ASSIGNED TASK →
Pull out every line below that holds the word "Zealand".

DATA LISTING →
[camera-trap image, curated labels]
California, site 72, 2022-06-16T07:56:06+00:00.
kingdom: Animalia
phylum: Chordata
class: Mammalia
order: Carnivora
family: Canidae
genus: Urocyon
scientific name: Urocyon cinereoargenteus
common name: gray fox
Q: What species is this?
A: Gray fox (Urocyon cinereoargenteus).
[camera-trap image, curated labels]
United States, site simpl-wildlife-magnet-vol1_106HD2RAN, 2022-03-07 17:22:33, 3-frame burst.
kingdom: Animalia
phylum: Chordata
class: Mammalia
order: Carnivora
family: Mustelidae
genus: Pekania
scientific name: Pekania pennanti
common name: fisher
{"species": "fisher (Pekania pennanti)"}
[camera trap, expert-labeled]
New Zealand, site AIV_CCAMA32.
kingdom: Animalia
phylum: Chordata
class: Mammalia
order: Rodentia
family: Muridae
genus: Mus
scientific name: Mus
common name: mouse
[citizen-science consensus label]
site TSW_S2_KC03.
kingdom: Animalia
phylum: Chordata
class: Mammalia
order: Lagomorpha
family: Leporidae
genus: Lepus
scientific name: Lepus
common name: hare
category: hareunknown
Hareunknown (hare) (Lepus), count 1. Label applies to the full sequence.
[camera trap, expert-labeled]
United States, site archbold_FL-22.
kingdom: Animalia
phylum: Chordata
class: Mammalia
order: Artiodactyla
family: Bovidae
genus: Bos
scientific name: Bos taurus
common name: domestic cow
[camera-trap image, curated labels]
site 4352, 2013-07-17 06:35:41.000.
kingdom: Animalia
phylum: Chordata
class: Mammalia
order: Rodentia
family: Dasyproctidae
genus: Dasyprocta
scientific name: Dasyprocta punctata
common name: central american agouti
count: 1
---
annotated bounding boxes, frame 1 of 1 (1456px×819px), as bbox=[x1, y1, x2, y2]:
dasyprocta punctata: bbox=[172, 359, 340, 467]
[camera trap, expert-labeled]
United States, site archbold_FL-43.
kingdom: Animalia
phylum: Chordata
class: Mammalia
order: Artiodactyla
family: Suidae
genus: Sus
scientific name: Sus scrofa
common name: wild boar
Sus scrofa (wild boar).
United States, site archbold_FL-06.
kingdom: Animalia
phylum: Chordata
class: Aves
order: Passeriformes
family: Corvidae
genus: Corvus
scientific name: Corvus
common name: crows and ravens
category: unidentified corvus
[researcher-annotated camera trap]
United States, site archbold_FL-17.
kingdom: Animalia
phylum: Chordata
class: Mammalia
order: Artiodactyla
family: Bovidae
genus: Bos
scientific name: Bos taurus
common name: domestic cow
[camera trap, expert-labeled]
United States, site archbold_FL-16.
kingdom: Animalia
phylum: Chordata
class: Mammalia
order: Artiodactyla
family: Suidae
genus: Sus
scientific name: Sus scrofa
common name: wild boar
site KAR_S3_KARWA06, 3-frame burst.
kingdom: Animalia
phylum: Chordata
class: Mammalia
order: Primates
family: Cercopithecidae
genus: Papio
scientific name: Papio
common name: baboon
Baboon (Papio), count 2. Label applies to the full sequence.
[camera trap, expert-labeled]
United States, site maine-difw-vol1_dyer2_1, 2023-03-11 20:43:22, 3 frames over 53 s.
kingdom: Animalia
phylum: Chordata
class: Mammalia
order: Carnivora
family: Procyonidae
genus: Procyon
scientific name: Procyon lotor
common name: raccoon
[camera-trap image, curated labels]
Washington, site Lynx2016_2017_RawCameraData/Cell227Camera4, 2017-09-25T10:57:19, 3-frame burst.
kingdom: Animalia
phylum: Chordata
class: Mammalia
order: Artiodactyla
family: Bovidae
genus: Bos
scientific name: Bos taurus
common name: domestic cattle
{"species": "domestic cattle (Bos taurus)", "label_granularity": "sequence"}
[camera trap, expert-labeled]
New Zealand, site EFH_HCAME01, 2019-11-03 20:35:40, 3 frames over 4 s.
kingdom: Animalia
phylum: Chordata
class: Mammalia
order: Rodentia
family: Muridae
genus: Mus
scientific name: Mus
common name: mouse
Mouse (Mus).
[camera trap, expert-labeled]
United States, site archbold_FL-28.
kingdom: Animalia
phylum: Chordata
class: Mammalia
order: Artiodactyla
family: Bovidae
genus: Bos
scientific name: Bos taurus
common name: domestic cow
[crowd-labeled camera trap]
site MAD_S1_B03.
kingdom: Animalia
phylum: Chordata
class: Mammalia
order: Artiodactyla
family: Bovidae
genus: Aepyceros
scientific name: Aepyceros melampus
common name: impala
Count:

ANSWER FOR THE TASK →
New Zealand, site AIV_CCAMA32.
New Zealand, site EFH_HCAME01, 2019-11-03 20:35:40, 3 frames over 4 s.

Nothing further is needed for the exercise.